▶ EXERCISE BRIEF: Look in the data below for the line that contains "How far does (21,214) lie from the camera?". Copy that line and the remaining lines exactly.

Scene question records
——————————

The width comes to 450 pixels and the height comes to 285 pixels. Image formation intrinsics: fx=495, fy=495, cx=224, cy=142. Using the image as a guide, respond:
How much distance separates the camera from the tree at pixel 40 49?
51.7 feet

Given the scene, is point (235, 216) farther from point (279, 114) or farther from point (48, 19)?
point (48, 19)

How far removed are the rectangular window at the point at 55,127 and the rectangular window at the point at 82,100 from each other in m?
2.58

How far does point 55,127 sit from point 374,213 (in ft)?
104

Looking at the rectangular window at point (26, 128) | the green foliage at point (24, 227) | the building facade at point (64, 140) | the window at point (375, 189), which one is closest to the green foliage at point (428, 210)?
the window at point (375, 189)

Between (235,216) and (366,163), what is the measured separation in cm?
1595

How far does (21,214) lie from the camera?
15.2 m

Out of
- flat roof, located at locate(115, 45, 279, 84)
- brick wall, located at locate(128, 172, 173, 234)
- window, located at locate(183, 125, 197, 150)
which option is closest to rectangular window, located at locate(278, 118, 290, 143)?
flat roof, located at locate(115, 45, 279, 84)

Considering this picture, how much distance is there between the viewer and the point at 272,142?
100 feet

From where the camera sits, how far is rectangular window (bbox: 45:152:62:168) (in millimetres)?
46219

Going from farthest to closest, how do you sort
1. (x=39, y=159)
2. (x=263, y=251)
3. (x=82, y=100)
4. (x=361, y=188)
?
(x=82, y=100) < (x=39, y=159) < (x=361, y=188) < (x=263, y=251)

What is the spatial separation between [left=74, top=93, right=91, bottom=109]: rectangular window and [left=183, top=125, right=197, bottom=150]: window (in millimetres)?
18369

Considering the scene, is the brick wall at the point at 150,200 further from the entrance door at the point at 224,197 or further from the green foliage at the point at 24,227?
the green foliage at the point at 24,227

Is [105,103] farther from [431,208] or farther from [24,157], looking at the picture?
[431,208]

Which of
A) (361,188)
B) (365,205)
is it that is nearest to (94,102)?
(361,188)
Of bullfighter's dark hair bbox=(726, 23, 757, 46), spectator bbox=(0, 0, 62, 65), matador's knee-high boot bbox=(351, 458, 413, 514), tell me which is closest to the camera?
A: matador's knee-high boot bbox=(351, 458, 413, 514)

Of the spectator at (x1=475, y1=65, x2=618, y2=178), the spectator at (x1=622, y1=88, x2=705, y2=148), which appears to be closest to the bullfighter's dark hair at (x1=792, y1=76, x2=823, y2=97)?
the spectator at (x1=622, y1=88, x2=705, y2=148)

——————————

▶ OUTPUT FOR THIS TASK:
How far does (21,214) lie from the camera?
15.2 m

Out of
- flat roof, located at locate(115, 45, 279, 84)
- brick wall, located at locate(128, 172, 173, 234)
- window, located at locate(183, 125, 197, 150)
which option is closest to rectangular window, located at locate(278, 118, 290, 143)?
flat roof, located at locate(115, 45, 279, 84)

Considering this picture, how much distance is there between the viewer and the point at 272,142?
100 feet

From where the camera sits, how far is rectangular window (bbox: 45:152:62:168) (in millimetres)?
46219

Going from farthest to closest, how do you sort
1. (x=39, y=159)
2. (x=263, y=251)
3. (x=82, y=100)
4. (x=361, y=188)
?
(x=82, y=100) < (x=39, y=159) < (x=361, y=188) < (x=263, y=251)

What is the spatial separation between [left=74, top=93, right=91, bottom=109]: rectangular window and [left=183, top=125, right=197, bottom=150]: window (in millimetres)?
18369

Considering the scene, is the brick wall at the point at 150,200 further from the entrance door at the point at 224,197 or further from the green foliage at the point at 24,227?
the green foliage at the point at 24,227

Is [105,103] farther from [431,208] or farther from [24,157], looking at the picture?
[431,208]

Which of
A) (361,188)
B) (365,205)
is it that is nearest to (94,102)?
(361,188)
Of bullfighter's dark hair bbox=(726, 23, 757, 46), spectator bbox=(0, 0, 62, 65), matador's knee-high boot bbox=(351, 458, 413, 514), tell me which is closest to the camera?
A: matador's knee-high boot bbox=(351, 458, 413, 514)

Of the spectator at (x1=475, y1=65, x2=618, y2=178), the spectator at (x1=622, y1=88, x2=705, y2=148), which appears to be closest to the bullfighter's dark hair at (x1=792, y1=76, x2=823, y2=97)?
the spectator at (x1=622, y1=88, x2=705, y2=148)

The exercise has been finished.